There is also a class Dijkstra provided that processes the required command-line parameters and sets up the HighwayGraph and finds references to the HighwayVertex objects for the start and destination of the driving directions request.

Note that there is a named constant DEBUG that should be used to turn on or off "debugging" output. It will be much easier to develop your Dijkstra's algorithm implementation step-by-step if you work on a small graph and print lots of information about the vertices and edges being considered at each step by the algorithm. If you encapsulate all of this kind of output inside if (DEBUG} { ... } blocks, you can simply set DEBUG to false when you want to turn it off.

What You Need to Add

Your task is to implement Dijkstra's algorithm to compute and report the shortest path from start to dest.

You should follow the algorithm as discussed in class, with the following modifications:

When your main loop terminates (because you found the shortest path to dest), you will print out the driving directions from start to dest.

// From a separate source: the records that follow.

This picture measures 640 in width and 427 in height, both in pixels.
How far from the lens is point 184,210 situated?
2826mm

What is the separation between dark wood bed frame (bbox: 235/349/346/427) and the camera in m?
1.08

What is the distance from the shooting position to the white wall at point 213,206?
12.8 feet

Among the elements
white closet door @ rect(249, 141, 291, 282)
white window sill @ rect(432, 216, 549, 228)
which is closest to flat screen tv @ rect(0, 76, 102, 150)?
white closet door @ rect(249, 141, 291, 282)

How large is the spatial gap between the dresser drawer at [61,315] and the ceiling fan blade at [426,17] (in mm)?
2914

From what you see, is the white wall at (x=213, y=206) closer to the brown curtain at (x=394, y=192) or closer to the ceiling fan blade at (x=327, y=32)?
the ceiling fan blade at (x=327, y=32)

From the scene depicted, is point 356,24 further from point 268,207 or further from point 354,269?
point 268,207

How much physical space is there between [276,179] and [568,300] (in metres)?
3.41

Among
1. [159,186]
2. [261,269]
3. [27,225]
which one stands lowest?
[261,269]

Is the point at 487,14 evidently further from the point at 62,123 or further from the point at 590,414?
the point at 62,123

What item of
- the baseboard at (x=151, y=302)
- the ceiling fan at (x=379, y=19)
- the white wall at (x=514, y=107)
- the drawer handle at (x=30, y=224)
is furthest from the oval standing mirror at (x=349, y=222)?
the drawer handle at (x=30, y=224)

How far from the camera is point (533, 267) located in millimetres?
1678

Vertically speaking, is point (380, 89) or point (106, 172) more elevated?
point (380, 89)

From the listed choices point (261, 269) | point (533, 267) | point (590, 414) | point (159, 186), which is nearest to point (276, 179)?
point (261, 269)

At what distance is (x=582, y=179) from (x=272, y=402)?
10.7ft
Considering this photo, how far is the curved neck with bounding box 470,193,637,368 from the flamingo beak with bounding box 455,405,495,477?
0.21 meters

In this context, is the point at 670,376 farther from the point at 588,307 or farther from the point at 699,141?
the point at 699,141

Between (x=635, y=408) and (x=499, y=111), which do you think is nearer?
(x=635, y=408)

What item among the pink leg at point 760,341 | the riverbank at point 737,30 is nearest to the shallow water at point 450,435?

If four command-line parameters were specified (that is, if args.length == 4), then args[3] will contain the name of a file where you should write a .pth file with the route that can be plotted on the map by HDX.

Implementation Details

Bonus Opportunties

There are two opportunties to earn bonus points on this homework. Make your suggestions for other bonus ideas and approved ideas will be added here.

  1. Directions that mention every intersection, even those where you are simply supposed to continue along in the same direction on your current road, can be a little verbose. For 4 bonus points, compress the human-readable directions to mention only those points where your route changes (i.e., where the edge label changes from one segment to the next). For example, getting directions in NY-all.tmg from US9/NY2 (Latham Circle) to NY86@MirLakeDr (Lake Placid) results in a path length of 38. However, since many of those are consecutive points from one I-87 exit to the next or along US 9, the compressed directions simplify to:
    Travel from US9/NY2 to US9/NY7
     for 0.89 miles along US9, total 0.89
    Travel from US9/NY7 to I-87(7)/NY7
     for 0.35 miles along NY7, total 1.24
    Travel from I-87(7)/NY7 to I-87@14&NY9P@I-87&NY9PTrkSar@NY9P
     for 22.17 miles along I-87, total 23.41
    Travel from I-87@14&NY9P@I-87&NY9PTrkSar@NY9P to
     I-87(15)/NY9PTrkSar/NY29TrkSar/NY50
     for 1.74 miles along I-87,NY9PTrkSar, total 25.15
    Travel from I-87(15)/NY9PTrkSar/NY29TrkSar/NY50 to I-87(30)/US9
     for 72.23 miles along I-87, total 97.38
    Travel from I-87(30)/US9 to US9/NY73
     for 2.14 miles along US9, total 99.52
    Travel from US9/NY73 to NY9N_S/NY73_S
     for 11.19 miles along NY73, total 110.71
    Travel from NY9N_S/NY73_S to NY9N_N/NY73_N
     for 1.64 miles along NY9N,NY73, total 112.36
    Travel from NY9N_N/NY73_N to NY73/NY86
     for 13.45 miles along NY73, total 125.81
    Travel from NY73/NY86 to NY86@MirLakeDr
     for 0.87 miles along NY86, total 126.68
    
  2. For 2 bonus points, gracefully handle the situation where the start and dest vertices are not connected. This could happen, for example, in Hawaii, if you ask for directions between two points on different islands.